Writing techniques... Choose the most useful to you

Writing techniques that can help your writing

131 views · 10-02-2020

Pencils for creative writing

There are techniques for almost everything. And that is the case of writing. Whether creative, scientific or journalistic writing, we will present different techniques that can be of great help if you dedicate to writing.

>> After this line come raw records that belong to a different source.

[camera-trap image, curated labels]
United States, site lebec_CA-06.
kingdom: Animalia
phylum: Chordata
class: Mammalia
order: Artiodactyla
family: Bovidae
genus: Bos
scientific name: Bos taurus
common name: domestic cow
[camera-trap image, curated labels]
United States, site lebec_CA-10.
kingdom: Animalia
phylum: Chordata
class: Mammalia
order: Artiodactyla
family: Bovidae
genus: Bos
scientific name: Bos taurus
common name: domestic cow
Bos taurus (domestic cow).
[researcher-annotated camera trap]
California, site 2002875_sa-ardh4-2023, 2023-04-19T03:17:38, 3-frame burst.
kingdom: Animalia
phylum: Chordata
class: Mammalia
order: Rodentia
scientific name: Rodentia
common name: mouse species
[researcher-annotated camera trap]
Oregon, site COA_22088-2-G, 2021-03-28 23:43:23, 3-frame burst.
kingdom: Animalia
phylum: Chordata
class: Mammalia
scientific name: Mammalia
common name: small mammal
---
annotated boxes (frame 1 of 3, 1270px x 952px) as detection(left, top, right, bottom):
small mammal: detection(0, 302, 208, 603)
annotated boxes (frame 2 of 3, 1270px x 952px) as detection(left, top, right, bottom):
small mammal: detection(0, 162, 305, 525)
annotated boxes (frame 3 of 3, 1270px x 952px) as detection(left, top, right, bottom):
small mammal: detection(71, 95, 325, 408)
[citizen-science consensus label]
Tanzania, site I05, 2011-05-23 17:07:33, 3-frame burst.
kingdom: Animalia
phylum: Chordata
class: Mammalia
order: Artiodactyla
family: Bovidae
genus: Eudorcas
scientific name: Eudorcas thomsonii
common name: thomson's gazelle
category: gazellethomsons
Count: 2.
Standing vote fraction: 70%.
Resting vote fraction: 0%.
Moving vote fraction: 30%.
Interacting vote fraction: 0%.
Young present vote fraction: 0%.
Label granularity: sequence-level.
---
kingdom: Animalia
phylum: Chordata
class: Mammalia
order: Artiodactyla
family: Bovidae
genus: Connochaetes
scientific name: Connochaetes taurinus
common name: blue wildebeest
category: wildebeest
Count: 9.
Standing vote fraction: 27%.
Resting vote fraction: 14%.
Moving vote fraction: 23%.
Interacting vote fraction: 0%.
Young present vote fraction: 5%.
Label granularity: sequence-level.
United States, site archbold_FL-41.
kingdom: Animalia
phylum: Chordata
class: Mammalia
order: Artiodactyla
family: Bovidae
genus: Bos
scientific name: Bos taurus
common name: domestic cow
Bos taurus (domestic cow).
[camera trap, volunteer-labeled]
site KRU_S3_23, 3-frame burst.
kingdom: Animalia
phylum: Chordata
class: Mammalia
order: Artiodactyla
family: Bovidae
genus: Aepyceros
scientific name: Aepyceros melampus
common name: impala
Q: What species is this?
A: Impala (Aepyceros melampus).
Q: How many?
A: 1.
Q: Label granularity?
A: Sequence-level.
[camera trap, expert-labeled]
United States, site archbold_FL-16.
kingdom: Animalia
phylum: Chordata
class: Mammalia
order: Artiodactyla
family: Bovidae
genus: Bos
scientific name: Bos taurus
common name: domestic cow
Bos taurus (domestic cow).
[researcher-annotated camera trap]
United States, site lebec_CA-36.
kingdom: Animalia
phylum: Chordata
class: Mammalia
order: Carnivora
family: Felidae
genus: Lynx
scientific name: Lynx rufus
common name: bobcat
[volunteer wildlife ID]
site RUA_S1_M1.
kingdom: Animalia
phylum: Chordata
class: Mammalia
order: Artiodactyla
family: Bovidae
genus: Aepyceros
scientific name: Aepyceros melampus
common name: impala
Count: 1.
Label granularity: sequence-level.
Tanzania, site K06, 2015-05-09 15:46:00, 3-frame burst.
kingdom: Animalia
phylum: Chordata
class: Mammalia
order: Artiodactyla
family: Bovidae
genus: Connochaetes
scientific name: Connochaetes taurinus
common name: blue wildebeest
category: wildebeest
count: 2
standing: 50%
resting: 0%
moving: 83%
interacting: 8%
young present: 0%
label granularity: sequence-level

May be you do creative writing. Maybe you write a paper for a class. Whatever subject or style you write the writing techniques may help you. We will point out some the best here for you. Choose which techniques seem most useful to you and try them. You will probably see some benefits.

Listing

Listing is a very simple technique. As its name suggests, is a brainstorming technique in which you make a list of ideas. If you have to write an essay and are having some difficulty, you simply write out in linear form a list of ideas. You don’t have to worry about grammar as you can put down your ideas, phrases or quotes, as bullet points, or as numerical points. But if you’re the kind of person who likes to see things laid out in an organized way, this is a good technique to try. The advantage of this technique is that it enables ideas to be generated more quickly than with clustering, as the ideas can be written in any order.

Mind-mapping (Clustering)

This technique is call Clustering or Mind-mapping. It is basically a visual brainstorming technique. It is especially useful for visual learners. The advantage of this technique is that ideas are organised on the page, making it easier to move to the outlining stage of the process. As a result, it is the most popular brainstorming method with students.

Free Writing

Freewriting is a technique in which the writer writes from what is in his mind at the moment of writing, in continuous prose, hoping that one or more brilliant ideas will appear. The advantage of this technique is that it might enable you to generate ideas when the other methods fail. However, it is not generally favoured by students of academic writing. It takes more time, and the writing you produce will be disorganised. Part of it will also be discarded at the end. It is more useful when writing creative works such as stories, poetry, songs. In a nutshell thism ethod consist of:

  1. Write the topic at the top of your paper.
  2. Write as much as you can what you feel or what is in your mind just now.
  3. Once you run out of ideas, reread your passage and highlight the useful ideas.
  4. Organize the ideas and use them to write an outline.

Focused Free Writing

This one is a similar slightly different application of free writing. It focused more on whatever the topic you are meant to write about. You again write non-stop, typically for 10 minutes, everything that comes to your mind. Again the beauty of this method is that you forgot abaut grammar or spelling. You just focus on ideas and this time you focus on the topic not just what is in your mind at the moment of writing.

Loop Writing

Questioning

The Questioning Technique is exactly what it says. You imagine the questions your reader might want to know about your topic and you set about answering them as you write. So our old friends ‘who’, ‘what’, ‘where’, ‘why’, ‘when’ and ‘how’ come in very useful here.

Cubing

Quite an interesting technique this one. It’s called cubing because it allows you to look at a topic from six sides, like a cube. It’s recommended that you spend 5 minutes exploring each of the "sides" of the topic:

  1. Describe it: what’s it look like?
  2. Compare it: what are the similarities or differences to?
  3. Aanalyze it: what’s it made of?
  4. Associate it: what does it remind you of?
  5. Apply it: what can you do with it?
  6. Argue it: take either side, and position yourself
This can be an excellent strategy when your ideas dry up and you come to a sudden stop. It is also a technique to use when you’re trying to decide how to tackle a topic.